Тогда зачем ты держишь дома портрет сатаны?
Потому что никакой он не сатана, а великий патриот. Когда он жил в Париже, то так себя и называл – Нгуен-патриот. Он верил в независимость нашей страны, как верим в нее мы с тобой, как верил мой отец. Может, лучше порадуемся тому, что у нас есть хоть что-то общее?
Она говорила спокойно и разумно. Но с таким же успехом она могла говорить с Боном на каком-нибудь чужом языке. Ты коммунистка, решительно сказал Бон. И поглядел на меня дикими, безумными глазами уличного кота, раненого и загнанного в угол. Я не могу тут оставаться.
Я понял, что жизни тетки ничего не угрожает. Согласно строгому кодексу чести, которого придерживался Бон, платить убийством за гостеприимство было безнравственно. Но дело шло к полуночи, и идти нам было некуда.
Переночуем сегодня здесь, сказал я. А завтра пойдем к Шефу. Его адрес лежал у меня в бумажнике, я успел записать его в лагере на Галанге до того, как ответственные за развоз беженцев волшебники около года тому назад телепортировали Шефа в Париж. Услышав про Шефа, Бон успокоился, потому что был обязан ему жизнью и Шеф обещал, что, если мы когда-нибудь доберемся до Парижа, он нас не бросит.
Ладно, сказал Бон. Гашиш, вино и навалившаяся усталость притупили его инстинкт убийцы.

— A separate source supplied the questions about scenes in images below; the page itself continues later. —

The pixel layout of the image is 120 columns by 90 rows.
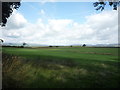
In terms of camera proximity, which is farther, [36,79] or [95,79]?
[95,79]

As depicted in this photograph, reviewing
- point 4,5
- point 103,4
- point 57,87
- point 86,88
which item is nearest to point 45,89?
point 57,87

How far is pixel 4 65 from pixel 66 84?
12.9 feet

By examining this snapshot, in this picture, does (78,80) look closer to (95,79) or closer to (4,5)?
(95,79)

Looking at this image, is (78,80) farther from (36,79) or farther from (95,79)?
(36,79)

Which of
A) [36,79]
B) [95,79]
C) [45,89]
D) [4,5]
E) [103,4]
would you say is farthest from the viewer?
[4,5]

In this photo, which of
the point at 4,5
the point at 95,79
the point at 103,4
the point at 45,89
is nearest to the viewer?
the point at 45,89

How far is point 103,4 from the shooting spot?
1275 cm

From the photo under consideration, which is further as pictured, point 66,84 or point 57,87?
point 66,84

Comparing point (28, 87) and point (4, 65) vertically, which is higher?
point (4, 65)

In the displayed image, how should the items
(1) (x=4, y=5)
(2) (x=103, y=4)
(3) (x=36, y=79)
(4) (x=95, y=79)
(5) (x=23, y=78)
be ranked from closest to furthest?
(5) (x=23, y=78) < (3) (x=36, y=79) < (4) (x=95, y=79) < (2) (x=103, y=4) < (1) (x=4, y=5)

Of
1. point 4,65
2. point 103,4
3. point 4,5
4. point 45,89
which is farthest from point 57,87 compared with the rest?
point 4,5

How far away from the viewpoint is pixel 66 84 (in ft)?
26.7

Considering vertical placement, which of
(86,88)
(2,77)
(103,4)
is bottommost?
(86,88)

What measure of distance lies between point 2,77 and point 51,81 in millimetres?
2698
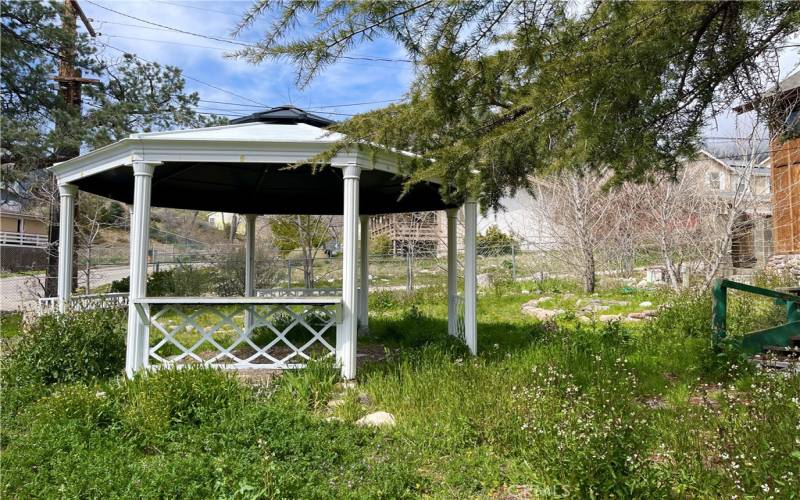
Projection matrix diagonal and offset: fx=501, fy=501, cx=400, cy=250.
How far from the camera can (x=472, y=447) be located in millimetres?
3496

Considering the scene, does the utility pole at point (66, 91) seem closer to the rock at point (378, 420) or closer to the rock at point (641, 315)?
the rock at point (378, 420)

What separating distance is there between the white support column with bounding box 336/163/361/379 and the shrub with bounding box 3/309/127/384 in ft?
8.57

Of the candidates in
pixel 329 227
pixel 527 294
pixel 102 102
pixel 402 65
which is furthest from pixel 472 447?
pixel 329 227

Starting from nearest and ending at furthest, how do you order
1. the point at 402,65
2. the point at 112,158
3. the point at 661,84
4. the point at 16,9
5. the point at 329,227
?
1. the point at 661,84
2. the point at 402,65
3. the point at 112,158
4. the point at 16,9
5. the point at 329,227

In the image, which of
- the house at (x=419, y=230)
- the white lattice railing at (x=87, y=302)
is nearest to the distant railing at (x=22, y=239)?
the house at (x=419, y=230)

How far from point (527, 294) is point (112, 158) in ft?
34.9

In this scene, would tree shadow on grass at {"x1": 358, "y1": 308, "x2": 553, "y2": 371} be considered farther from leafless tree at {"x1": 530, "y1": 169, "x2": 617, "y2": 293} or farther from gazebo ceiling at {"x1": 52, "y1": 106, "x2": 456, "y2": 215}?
leafless tree at {"x1": 530, "y1": 169, "x2": 617, "y2": 293}

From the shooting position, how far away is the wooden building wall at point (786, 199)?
434 inches

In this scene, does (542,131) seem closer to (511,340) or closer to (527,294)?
(511,340)

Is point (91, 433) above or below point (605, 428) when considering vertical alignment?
below

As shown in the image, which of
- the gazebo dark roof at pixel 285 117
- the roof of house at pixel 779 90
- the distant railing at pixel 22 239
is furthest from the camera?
the distant railing at pixel 22 239

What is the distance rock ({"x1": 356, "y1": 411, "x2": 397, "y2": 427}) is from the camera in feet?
13.0

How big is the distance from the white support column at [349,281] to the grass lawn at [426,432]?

Он снова, даже с каким-то сожалением, взглянул на мою тетку, возможно, то был единственный раз, когда он почувствовал хоть что-то похожее на сожаление. Ничего личного.
Миленький мой, политика – это всегда личное, ответила тетка. Поэтому от нее и умирают.
Тетка ушла в спальню, нам же в гостиной остался диван и куча постельного белья на персидском ковре.
Ты не говорил мне, что она коммунистка, сказал сидевший на диване Бон, глаза у него были налиты кровью.
Иначе ты ни за что не согласился бы тут жить, ответил я, усаживаясь с ним рядом. Кровь важнее убеждений, скажешь нет? Я вскинул ладонь с красным шрамом, знаком нашего кровного братства, в котором мы с ним поклялись друг другу однажды ночью в Сайгоне, в лицейской роще. Мы располосовали себе ладони и крепко стиснули руки, раз и навсегда смешав нашу кровь.
Теперь же, спустя век-другой со времен нашего отрочества – по крайней мере, так нам казалось после всех пережитых страданий, – в краю наших галльских предков, Бон тоже вскинул ладонь со шрамом и спросил: ладно, кто спит на диване?
Лежа на полу, я слышал, как на диване шепотом молится Бон, который молился каждый вечер, обращаясь к Богу и к погибшим жене и сыну, Линь и Дыку. Они погибли на взлетной полосе сайгонского аэропорта, в апреле 1975-го, когда мы штурмовали последний самолет и во второй раз стали беженцами. Равнодушная пуля, пущенная посреди хаоса каким-то неизвестным стрелком, сразила обоих. Иногда он слышал голоса их печальных призраков, которые то звали его к себе, то упрашивали не умирать. Но его столь привычные к убийству руки не восставали против своего хозяина, ведь убить себя – означало согрешить против Господа. А вот забрать чужую жизнь иногда было можно, потому что верующие частенько нужны были Господу в качестве карающих мечей, как-то так объяснял мне Бон. Истовый католик прекрасно уживался в нем с хладнокровным убийцей, но меня волновало не то, насколько Бон сам себе противоречил и, раз уж на то пошло, насколько сам себе противоречил я, а то, что когда-нибудь наши с ним противоречия встретятся. Узнав мою тайну, Бон в тот же день меня и покарает, и до нашей общей крови ему не будет никакого дела.